I ended up with a migraine, and I certainly couldn't drive 45 minutes to get home. I would have caught a ride home with Diane, but I didn't want to have to come back to work on my day off just to pick up the car so my mom and her friend came to get me. My migraine escalated to severe nausea and a pounding head...so bad that it prevented me from falling asleep at first so Ryan sat with me until I crashed. I didn't wake up until 7 this morning. I told my dad I would visit him last night, but I didn't want to deal with everyone hanging on me and crying as I was already exhausted and miserable. I wanted to be there for my dad mostly, but he had support around him. I wanted to be there for my papaw, but he's got his kids and prayer. My understanding is that he had prayed for her as she had been suffering on and off for the past few years so I guess he is at peace with it.

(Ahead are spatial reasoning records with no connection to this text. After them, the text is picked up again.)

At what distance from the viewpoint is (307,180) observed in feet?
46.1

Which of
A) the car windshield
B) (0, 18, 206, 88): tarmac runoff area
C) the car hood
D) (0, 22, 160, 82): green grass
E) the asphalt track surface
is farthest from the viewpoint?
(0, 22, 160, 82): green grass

She passed in her sleep, by the way. It's beautiful, really. I wish everyone had the opportunity to just...go to sleep and not wake up. I think I'm mostly torn up because I wasn't expecting it. She hasn't been in the hospital for weeks with failing organs or disease. She never really got frail. She still looked so lively. She had slowed down and mostly sat in her spot in the kitchen, but I still thought of her as a strong person. I mean, she raised my aunts and uncles. I guess her body was just tired and done.
I am sad for my papaw as he had to come to the conclusion of her passing when he went to wake her. I am sad for my dad who's never really lost anyone that he has deeply and truly cared about. I am sad for her brother and my aunts and uncles. I am sad for my youngest sister as she is quite young and will never have the chance to sit and listen to her experiences and advice. I am sad that I won't get to talk to her about her plants and birds, or that I will never get to play piano for her again. I am sad that she will never get to see my children or teach them the things she taught me. I am sad that I won't get to share my successes with her. I miss her so much already.
I woke up crying this morning. I didn't even know it was possible to wake up already crying. Because of this, I suddenly look like I'm 50 years old with no sleep as my skin has developed an odd color, and I have horrendous bags under my eyes. My mom told me I could call her no matter what time it was. I started to when I woke in the middle of the night, but I didn't really have anything to talk about. I just wanted to sit with someone and Ryan was asleep. I am thankful that I was surrounded by Diane and the coworkers I happened to be with last night when I found out. I love my work family. They're so wonderful <3
It is early, yet. I'm going to try to get some sleep before the day expects something from me.